Summarize the abstract on hypothalamic H3 histamine receptors in two sentences.

Excerpted text
++++++

# The Role of Hypothalamic H3 Histamine Receptors in Regulation of Striatal Function

> **NIH NIH F32** · YALE UNIVERSITY · 2023 · $73,772

## Abstract

Allergic inflammation is associated with a number of neuropsychiatric disorders exhibiting striatal
dysregulation, including autism, obsessive-compulsive disorder, and schizophrenia. However, the
mechanisms underlying these links remain unknown. One possible influence on striatal function is the
peripheral immune mediator histamine. Histamine is not only a key mediator of the allergic immune response,
but is also a central neurotransmitter. Neurotransmitter histamine is produced solely by the posterior
tuberomammillary nucleus (TMN) of the hypothalamus. Histaminergic neurons co-release GABA; they
innervate the striatum, where they maintain tonic inhibition to suppress striatal hyperactivity.
An observation in a genetic mouse line lacking histamine, the histidine decarboxylase (Hdc) knockout mouse,
suggests a possible connection between systemic histamine and striatal activity. Hdc-KO mice exhibit
upregulation of the histamine autoreceptor H3R, particularly in the TMN, and have greater baseline neuronal
activity in the striatum. Systemic activation of the H3R receptor promotes further enhanced striatal activity. In
wild-type mice, chemogenetic silencing of the TMN also enhanced striatal activity. The hypothalamus is
surrounded by circumventricular organs which allow relatively free passage of systemic immune signals, such
as histamine. We hypothesize that systemic histamine directly modulates TMN activity via H3R and thereby
regulates downstream activity in the striatum.

++++++

Excerpted records
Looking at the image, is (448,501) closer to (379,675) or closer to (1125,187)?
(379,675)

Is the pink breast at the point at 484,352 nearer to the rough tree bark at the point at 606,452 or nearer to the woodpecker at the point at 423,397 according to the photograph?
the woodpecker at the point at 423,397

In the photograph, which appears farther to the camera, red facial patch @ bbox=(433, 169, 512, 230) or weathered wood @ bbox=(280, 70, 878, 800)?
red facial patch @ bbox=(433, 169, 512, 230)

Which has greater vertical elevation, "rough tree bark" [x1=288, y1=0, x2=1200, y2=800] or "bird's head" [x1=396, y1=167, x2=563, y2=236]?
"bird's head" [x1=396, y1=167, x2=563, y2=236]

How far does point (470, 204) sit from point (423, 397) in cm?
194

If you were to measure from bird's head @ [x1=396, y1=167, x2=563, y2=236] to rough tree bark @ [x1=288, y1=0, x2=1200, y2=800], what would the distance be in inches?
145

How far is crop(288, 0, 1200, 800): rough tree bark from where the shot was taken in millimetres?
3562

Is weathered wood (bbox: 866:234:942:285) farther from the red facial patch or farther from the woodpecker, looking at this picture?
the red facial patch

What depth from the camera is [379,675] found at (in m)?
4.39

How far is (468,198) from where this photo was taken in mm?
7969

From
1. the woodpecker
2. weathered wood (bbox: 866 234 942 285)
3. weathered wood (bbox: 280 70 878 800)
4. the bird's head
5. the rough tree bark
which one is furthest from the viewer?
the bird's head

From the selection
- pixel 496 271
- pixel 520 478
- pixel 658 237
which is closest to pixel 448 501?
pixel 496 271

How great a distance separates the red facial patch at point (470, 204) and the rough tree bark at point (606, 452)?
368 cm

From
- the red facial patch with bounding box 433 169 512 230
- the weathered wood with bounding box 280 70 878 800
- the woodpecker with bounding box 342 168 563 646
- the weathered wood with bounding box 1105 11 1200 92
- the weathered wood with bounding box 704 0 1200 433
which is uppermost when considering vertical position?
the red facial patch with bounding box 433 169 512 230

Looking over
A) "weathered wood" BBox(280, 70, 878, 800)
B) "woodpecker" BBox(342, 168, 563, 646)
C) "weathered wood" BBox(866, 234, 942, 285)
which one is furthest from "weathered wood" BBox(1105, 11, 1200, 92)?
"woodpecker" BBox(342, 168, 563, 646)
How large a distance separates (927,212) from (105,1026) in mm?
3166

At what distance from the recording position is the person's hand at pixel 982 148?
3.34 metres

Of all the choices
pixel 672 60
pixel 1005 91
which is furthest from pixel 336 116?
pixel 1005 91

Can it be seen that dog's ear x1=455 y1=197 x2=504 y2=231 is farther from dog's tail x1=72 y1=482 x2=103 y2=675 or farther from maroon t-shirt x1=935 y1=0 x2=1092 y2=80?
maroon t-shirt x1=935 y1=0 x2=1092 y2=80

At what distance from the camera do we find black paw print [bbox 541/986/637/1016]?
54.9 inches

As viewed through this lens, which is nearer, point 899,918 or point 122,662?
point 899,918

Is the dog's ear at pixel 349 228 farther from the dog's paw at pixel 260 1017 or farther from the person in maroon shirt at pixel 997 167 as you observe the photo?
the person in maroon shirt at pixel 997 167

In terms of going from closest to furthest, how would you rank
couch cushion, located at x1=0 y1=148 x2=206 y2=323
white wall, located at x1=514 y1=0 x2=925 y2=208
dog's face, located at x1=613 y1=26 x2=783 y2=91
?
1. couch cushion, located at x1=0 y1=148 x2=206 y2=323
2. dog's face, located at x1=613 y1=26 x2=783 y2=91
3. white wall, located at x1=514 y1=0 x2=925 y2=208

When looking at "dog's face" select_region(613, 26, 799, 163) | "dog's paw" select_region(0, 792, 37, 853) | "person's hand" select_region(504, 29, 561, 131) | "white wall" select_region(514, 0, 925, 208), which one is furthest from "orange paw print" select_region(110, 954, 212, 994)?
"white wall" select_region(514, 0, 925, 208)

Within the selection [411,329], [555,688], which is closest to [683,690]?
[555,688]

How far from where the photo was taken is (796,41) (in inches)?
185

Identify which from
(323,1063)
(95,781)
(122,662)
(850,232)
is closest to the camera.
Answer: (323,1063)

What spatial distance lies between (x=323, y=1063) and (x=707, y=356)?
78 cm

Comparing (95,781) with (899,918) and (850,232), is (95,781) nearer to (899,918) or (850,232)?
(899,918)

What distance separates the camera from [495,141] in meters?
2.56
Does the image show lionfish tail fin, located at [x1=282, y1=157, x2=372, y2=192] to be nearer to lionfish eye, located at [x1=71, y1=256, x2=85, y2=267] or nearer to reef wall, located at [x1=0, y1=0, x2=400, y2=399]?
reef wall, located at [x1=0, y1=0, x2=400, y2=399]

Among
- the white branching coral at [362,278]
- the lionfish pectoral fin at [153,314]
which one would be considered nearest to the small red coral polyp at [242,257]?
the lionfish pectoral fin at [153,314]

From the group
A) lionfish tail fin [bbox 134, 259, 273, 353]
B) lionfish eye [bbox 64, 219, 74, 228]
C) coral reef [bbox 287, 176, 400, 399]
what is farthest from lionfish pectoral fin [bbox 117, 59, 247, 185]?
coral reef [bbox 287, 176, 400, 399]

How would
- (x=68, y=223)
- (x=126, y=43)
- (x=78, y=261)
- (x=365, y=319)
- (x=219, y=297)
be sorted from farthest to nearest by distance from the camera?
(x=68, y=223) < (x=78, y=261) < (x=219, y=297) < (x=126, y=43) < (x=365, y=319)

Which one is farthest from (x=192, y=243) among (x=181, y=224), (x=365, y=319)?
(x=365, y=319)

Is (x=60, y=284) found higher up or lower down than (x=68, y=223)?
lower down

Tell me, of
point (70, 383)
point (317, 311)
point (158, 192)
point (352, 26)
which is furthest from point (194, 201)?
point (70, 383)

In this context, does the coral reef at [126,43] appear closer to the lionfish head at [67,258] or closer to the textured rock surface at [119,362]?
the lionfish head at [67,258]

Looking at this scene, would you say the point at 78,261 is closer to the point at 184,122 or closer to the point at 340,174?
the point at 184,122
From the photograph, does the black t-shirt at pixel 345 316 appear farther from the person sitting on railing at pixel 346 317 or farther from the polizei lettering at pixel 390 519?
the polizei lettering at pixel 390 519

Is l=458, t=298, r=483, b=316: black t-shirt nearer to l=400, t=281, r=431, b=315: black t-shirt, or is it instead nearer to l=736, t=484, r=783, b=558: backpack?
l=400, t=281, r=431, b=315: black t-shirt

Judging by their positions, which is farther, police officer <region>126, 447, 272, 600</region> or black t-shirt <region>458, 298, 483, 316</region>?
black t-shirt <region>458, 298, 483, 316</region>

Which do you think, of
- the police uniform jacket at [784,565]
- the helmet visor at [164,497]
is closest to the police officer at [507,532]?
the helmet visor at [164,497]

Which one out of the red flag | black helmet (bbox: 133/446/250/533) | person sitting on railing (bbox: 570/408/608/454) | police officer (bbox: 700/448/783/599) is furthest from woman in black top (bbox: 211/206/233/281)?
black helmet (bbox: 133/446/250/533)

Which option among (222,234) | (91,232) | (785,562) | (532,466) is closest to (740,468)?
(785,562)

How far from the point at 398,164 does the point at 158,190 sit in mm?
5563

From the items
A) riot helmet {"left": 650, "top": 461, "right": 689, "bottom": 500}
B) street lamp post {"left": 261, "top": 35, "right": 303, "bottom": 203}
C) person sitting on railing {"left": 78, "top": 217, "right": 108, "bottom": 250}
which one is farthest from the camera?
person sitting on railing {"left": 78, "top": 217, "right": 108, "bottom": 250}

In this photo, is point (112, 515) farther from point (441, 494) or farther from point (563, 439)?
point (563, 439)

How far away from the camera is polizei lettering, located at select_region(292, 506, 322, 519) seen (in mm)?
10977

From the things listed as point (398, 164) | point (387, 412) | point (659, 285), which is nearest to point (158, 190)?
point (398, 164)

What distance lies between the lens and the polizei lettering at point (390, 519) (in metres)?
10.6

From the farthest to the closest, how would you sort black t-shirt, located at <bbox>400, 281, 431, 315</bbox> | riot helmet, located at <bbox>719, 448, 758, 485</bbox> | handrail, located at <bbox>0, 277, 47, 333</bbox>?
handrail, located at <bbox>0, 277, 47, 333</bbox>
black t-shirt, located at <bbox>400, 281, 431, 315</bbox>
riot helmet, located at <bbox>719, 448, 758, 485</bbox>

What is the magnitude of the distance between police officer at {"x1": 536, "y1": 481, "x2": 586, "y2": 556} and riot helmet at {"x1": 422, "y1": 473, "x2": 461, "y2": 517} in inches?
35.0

++++++

Answer to the problem
Allergic inflammation is associated with neuropsychiatric disorders that show striatal dysregulation, and histamine, both an allergic mediator and a neurotransmitter made only by the hypothalamic tuberomammillary nucleus (TMN), may influence striatal function. Because histamine-lacking Hdc-KO mice show upregulated H3R in the TMN and greater striatal activity, and silencing the TMN in wild-type mice also enhanced striatal activity, the authors hypothesize that systemic histamine modulates TMN activity via H3R and thereby regulates striatal activity.